(DATA SUPPLIED Opens)
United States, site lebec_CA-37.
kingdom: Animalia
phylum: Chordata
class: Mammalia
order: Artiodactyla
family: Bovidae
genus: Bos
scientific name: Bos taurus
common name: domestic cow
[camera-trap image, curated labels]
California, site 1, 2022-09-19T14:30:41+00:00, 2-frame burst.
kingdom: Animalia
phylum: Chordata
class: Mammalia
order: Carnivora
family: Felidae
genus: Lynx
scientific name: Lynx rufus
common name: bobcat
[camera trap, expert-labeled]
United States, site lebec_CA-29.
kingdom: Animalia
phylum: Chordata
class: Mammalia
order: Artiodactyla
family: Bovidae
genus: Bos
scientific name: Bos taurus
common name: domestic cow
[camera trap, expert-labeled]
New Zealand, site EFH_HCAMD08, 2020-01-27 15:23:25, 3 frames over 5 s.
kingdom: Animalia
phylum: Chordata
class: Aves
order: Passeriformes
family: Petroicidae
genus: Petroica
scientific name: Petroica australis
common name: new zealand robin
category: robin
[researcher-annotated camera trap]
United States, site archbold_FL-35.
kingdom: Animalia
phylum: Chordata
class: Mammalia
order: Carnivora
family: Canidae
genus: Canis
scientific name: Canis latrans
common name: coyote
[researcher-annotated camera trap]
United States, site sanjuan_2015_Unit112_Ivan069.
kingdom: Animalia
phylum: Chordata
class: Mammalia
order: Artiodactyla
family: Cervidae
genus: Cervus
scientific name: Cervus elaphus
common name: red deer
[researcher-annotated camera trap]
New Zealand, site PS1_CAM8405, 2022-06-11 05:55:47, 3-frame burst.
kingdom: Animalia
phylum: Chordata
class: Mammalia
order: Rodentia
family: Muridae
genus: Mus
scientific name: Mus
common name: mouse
(DATA SUPPLIED Closes)
• **AIM OF THE EXERCISE**
Using the records above, copy word for word the line with "scientific name: Lynx rufus", the line with "common name: red deer", and every line between them.

• **OUTPUT OF THE TASK**
scientific name: Lynx rufus
common name: bobcat
[camera trap, expert-labeled]
United States, site lebec_CA-29.
kingdom: Animalia
phylum: Chordata
class: Mammalia
order: Artiodactyla
family: Bovidae
genus: Bos
scientific name: Bos taurus
common name: domestic cow
[camera trap, expert-labeled]
New Zealand, site EFH_HCAMD08, 2020-01-27 15:23:25, 3 frames over 5 s.
kingdom: Animalia
phylum: Chordata
class: Aves
order: Passeriformes
family: Petroicidae
genus: Petroica
scientific name: Petroica australis
common name: new zealand robin
category: robin
[researcher-annotated camera trap]
United States, site archbold_FL-35.
kingdom: Animalia
phylum: Chordata
class: Mammalia
order: Carnivora
family: Canidae
genus: Canis
scientific name: Canis latrans
common name: coyote
[researcher-annotated camera trap]
United States, site sanjuan_2015_Unit112_Ivan069.
kingdom: Animalia
phylum: Chordata
class: Mammalia
order: Artiodactyla
family: Cervidae
genus: Cervus
scientific name: Cervus elaphus
common name: red deer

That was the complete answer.